### STUDY TEXT
This post is part of a series explores what it's like for an artist to have an entrepreneurial mindset, and all of the different challenges that can come with it.

I love my audience. They make the whole weird process of putting together these sometimes tangential, sometimes tender, and always smirk-filled solo shows worthwhile. I get such amazing insights from them post-show, including emails that get me all teary; but occasionally there’s someone who wants to give me feedback.

There have been a couple times when I was running a fever or completely exhausted from driving ten hours to get to the gig. With no downtime and in a haze, I just stood there, mouth agape in exhaustion, listening to those audience members go on about all the things I could do to make my show “even better.”

Although always approached with the best intention, many audience members didn’t take a class in how to give constructive criticism. Add to that the complete lack of self-awareness, a tendency towards jaw jacking, and an almost manic need to engage, and you have a disaster in action. For example, the woman who talked to me the entire time I was performing. Afterwards a friend in the crowd told me everyone around her moved to the other side of the theatre to avoid being completely distracted.

### INFORMATION SHOWN

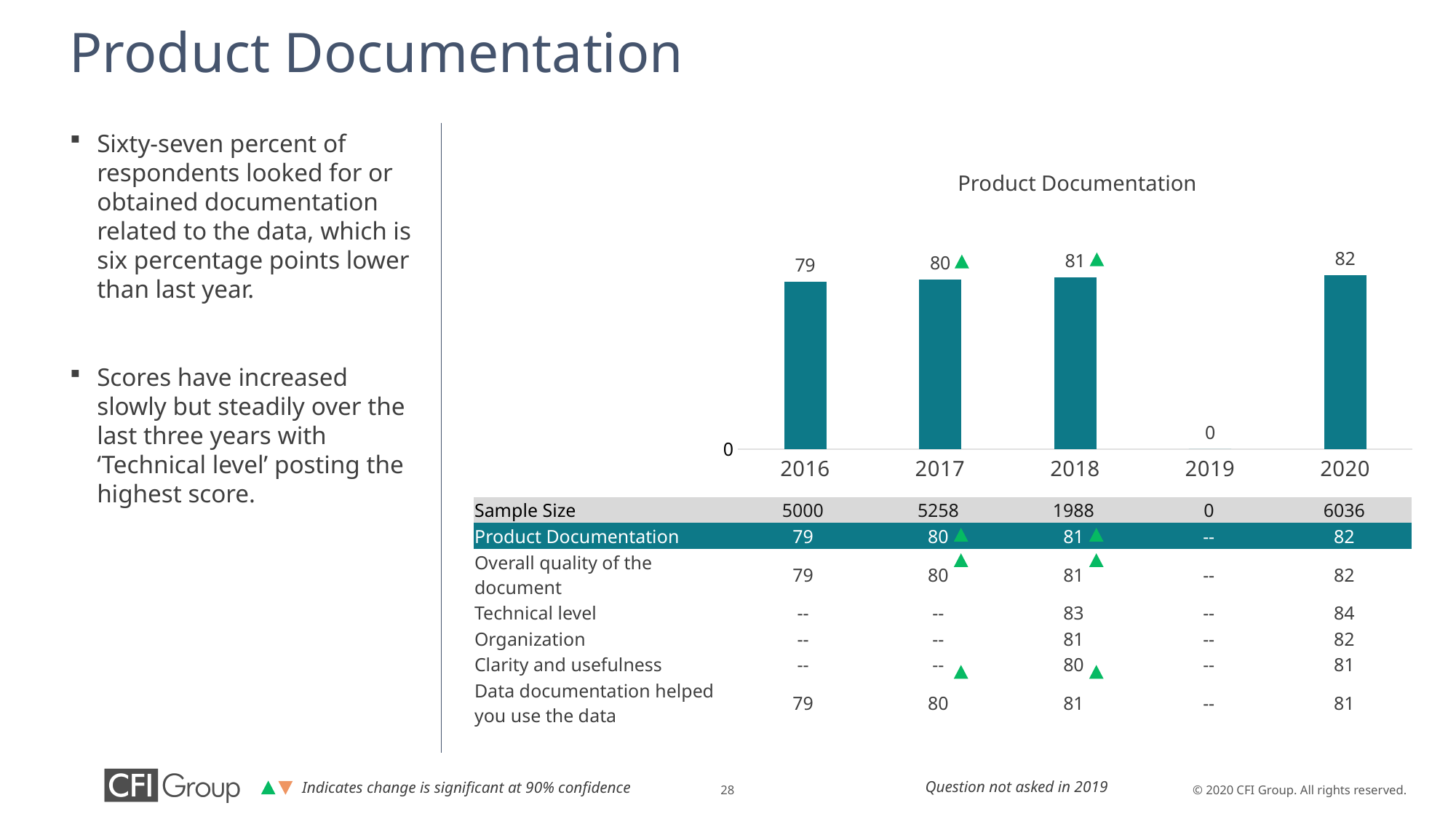
Which year has the lowest non-zero Product Documentation score? 2016 Which year has the highest Product Documentation score? 2020 What is the Product Documentation score for 2020? 82 Do the Product Documentation scores rise or fall from 2016 to 2018? rise What type of chart is shown on the slide? bar chart What value is shown for 2019 in the chart? 0 What is the difference between the 2020 and 2016 Product Documentation scores? 3 Which year has a higher Product Documentation score, 2017 or 2018? 2018 What is the Product Documentation score for 2016? 79 How many years are shown on the x axis of the chart? 5 Which years in the chart are marked with a green triangle indicating a significant change? 2017 and 2018 What is the title of the chart? Product Documentation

### ASSIGNMENT 1
In the post about audience feedback, how many hours had the writer sometimes driven to get to a gig?
### ASSIGNMENT 2
Carry on the post about audience feedback, picking up right after its final sentence.
The lines stand apart from the post about audience feedback and have nothing to do with it.

### YOUR RESPONSE 1
Ten hours.

### YOUR RESPONSE 2
Most of the time I really enjoy interacting with people post-show but I’ve also been in the position where I have to create a boundary with what I can and can’t tolerate. Sometimes I’m able to do it in a way that is quick and somewhat friendly:

“Seth, I really enjoyed your show. Have you ever thought about integrating—”

“Thanks for coming. The show keeps changing so I will probably be doing all sorts of new things in the future.”

I cut them off but try to let them know that what they are about to suggest is something I’m already thinking on. That their insight is worthwhile and most likely potent but that I don’t need to hear it.

Did I feel bad about how the interaction went? No, I didn’t. It’s important to me that I do get feedback on my work, but I want to choose the sources of that feedback through a network of trusted peers whose honesty I value above all else.

However sometimes there’s someone who wants to express themselves so badly that I have to be honest in a not-so-gentle way. When I was at a festival a few years back there was another performer who didn’t really have the whole social graces thing down. Sweet, but clueless. During an after-party event she came up to me. I was in a group of other performers who were joking around and then this happened:

“I really liked your show.”

“Thanks Sandy.” (Her name’s not really Sandy.)

“Can I tell you something that I think would help it be better?”

See, she asked for permission, which is great.

“No.”

She was totally taken aback by my reaction. At that point two of the five people in my circle slowly creeped away.

“Well, it’s not a big deal. It’s an easy fix.”

“No, I appreciate it but I’d rather not hear it.”

“Why not?”

“It’s not something I want to discuss after I’ve performed. You know what I mean?”

“But I loved it.”

“Thanks.”

“There’s just something—”

“Look Sandy, I really don’t want to know.”

The three people left in the group somehow transported out of there like we were in a Star Trek episode. I still haven’t found out how they did that.

“Well, I feel like you don’t respect me as an artist if you don’t want to hear my feedback.”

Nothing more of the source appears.